[Exercise data Boundary: Start]

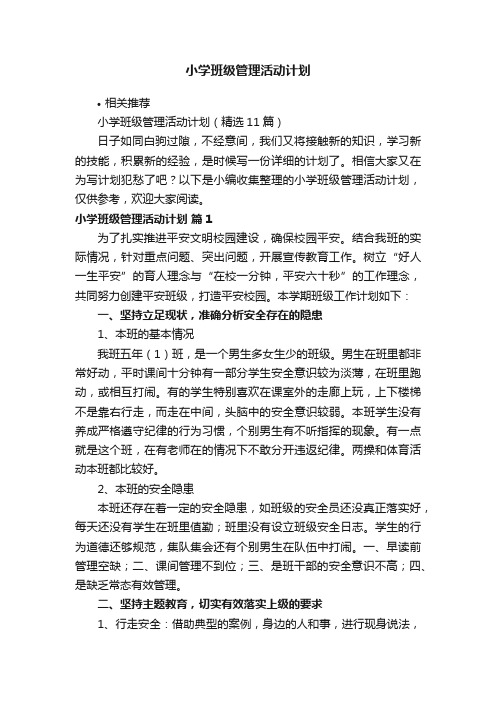 小学班级管理活动计划

• 相关推荐

小学班级管理活动计划（精选11篇）

日子如同白驹过隙，不经意间，我们又将接触新的知识，学习新的技能，积累新的经验，是时候写一份详细的计划了。相信大家又在为写计划犯愁了吧？以下是小编收集整理的小学班级管理活动计划，仅供参考，欢迎大家阅读。

小学班级管理活动计划 篇1

为了扎实推进平安文明校园建设，确保校园平安。结合我班的实际情况，针对重点问题、突出问题，开展宣传教育工作。树立“好人一生平安”的育人理念与“在校一分钟，平安六十秒”的工作理念，共同努力创建平安班级，打造平安校园。本学期班级工作计划如下：

一、坚持立足现状，准确分析安全存在的隐患

1、本班的基本情况

我班五年（1）班，是一个男生多女生少的班级。男生在班里都非常好动，平时课间十分钟有一部分学生安全意识较为淡薄，在班里跑动，或相互打闹。有的学生特别喜欢在课室外的走廊上玩，上下楼梯不是靠右行走，而走在中间，头脑中的安全意识较弱。本班学生没有养成严格遵守纪律的行为习惯，个别男生有不听指挥的现象。有一点就是这个班，在有老师在的情况下不敢分开违返纪律。两操和体育活动本班都比较好。

2、本班的安全隐患

本班还存在着一定的安全隐患，如班级的安全员还没真正落实好，每天还没有学生在班里值勤；班里没有设立班级安全日志。学生的行为道德还够规范，集队集会还有个别男生在队伍中打闹。一、早读前管理空缺；二、课间管理不到位；三、是班干部的安全意识不高；四、是缺乏常态有效管理。

二、坚持主题教育，切实有效落实上级的要求

1、行走安全：借助典型的案例，身边的人和事，进行现身说法，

[Exercise data Boundary: End]

■ **About this exercise**
Pictures in the entries are to be skipped, and everything else repeated word for word.

■ **Final answer**
 小学班级管理活动计划

• 相关推荐

小学班级管理活动计划（精选11篇）

日子如同白驹过隙，不经意间，我们又将接触新的知识，学习新的技能，积累新的经验，是时候写一份详细的计划了。相信大家又在为写计划犯愁了吧？以下是小编收集整理的小学班级管理活动计划，仅供参考，欢迎大家阅读。

小学班级管理活动计划 篇1

为了扎实推进平安文明校园建设，确保校园平安。结合我班的实际情况，针对重点问题、突出问题，开展宣传教育工作。树立“好人一生平安”的育人理念与“在校一分钟，平安六十秒”的工作理念，共同努力创建平安班级，打造平安校园。本学期班级工作计划如下：

一、坚持立足现状，准确分析安全存在的隐患

1、本班的基本情况

我班五年（1）班，是一个男生多女生少的班级。男生在班里都非常好动，平时课间十分钟有一部分学生安全意识较为淡薄，在班里跑动，或相互打闹。有的学生特别喜欢在课室外的走廊上玩，上下楼梯不是靠右行走，而走在中间，头脑中的安全意识较弱。本班学生没有养成严格遵守纪律的行为习惯，个别男生有不听指挥的现象。有一点就是这个班，在有老师在的情况下不敢分开违返纪律。两操和体育活动本班都比较好。

2、本班的安全隐患

本班还存在着一定的安全隐患，如班级的安全员还没真正落实好，每天还没有学生在班里值勤；班里没有设立班级安全日志。学生的行为道德还够规范，集队集会还有个别男生在队伍中打闹。一、早读前管理空缺；二、课间管理不到位；三、是班干部的安全意识不高；四、是缺乏常态有效管理。

二、坚持主题教育，切实有效落实上级的要求

1、行走安全：借助典型的案例，身边的人和事，进行现身说法，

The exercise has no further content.